I walked to the Museum area, hoping to get into the Van Gogh Museum, one of my favorite museums in the world. (I love the later van Goghs.)’d been told that you have to reserve tickets in advance, which I didn’t have to do the last two times I visited here, and, sure enough, when I showed up everyone had reserved tickets. I asked the guard how long I had to reserve in advance, and he replied “About two weeks.” Oy! But he added that if I went online right at 5 p.m., I may be able to get tickets for tomorrow. I’m not sure I’ll do that as there are things to see in Amsterdam that I haven’t seen twice before. (My first talk isn’t until Thursday.)
Once again the day was lovely: tee-shirt weather. You know you’re in Amsterdam because there are bicycles everywhere:
The obligatory bike-mirror selfie:
My best guess is that the denizen of Amsterdam below is a Western Jackdaw (Corvus monedula), but readers can help out.
This is the smallest car I’ve ever seen, and there are plenty of these in Amsterdam, as parking is quite difficult. It can hold two people in the one seat if you’re squashed up together.
I think it is a LuQi electric mini-car, which runs about 10,000 Euros. It may be made in China but I don’t have enough information.
You can fit them into a space only a few yards wide:
The interior. You better be friendly if you have a passenger.
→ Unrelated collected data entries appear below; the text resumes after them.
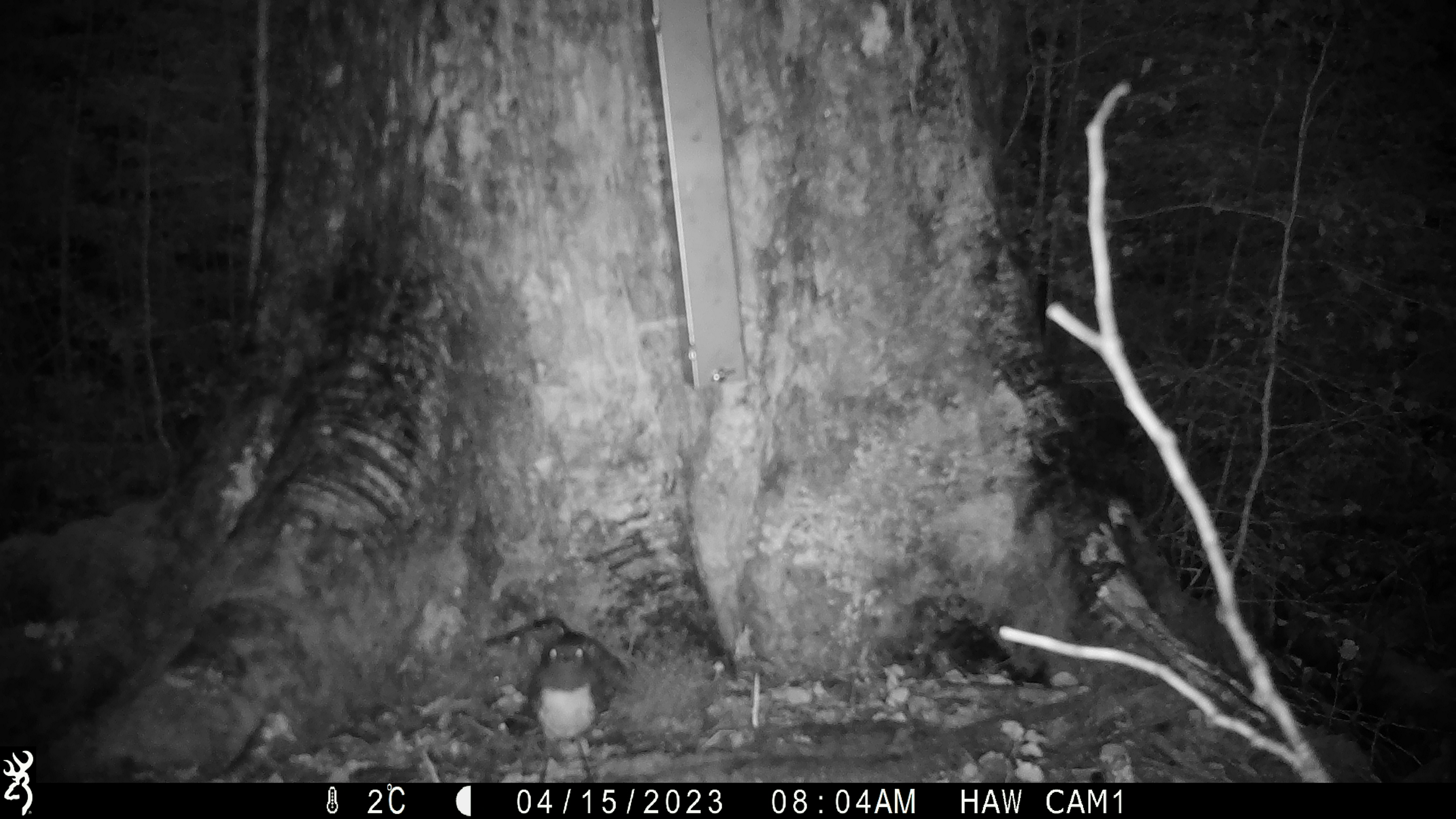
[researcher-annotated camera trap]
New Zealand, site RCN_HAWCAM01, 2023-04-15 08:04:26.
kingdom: Animalia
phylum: Chordata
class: Aves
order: Passeriformes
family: Petroicidae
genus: Petroica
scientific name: Petroica australis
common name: new zealand robin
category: robin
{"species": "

While looking around the Museum Quarter, I found “The Best Hot Dogs in Town.” I can’t vouch for that, but I’m sure that a good Chicago dog, dragged through the garden, is way better.
Finally, I took the tram to the Central Station (it’s nearly a straight shot from where I live, with an intermediate stop at the museums, to fulfill a long-time craving: Dutch friets with thick mayonnaise. This, along with raw herring, is one of the two great street snacks of Amsterdam. I was last here a while back, but I remembered the location of a good friets stand near the station, and, sure enough, dead reckoning brought me to my goal:
That was lunch. And you needn’t tell me that it’s not the healthiest of foods, as I already know. I have tried the raw herring, but couldn’t abide the malodorous fish, and I’m not a piscivore anyway.
Now it’s time to rest a bit, work on my talk, and read the book I brought: Ishiguro’s The Buried Giant.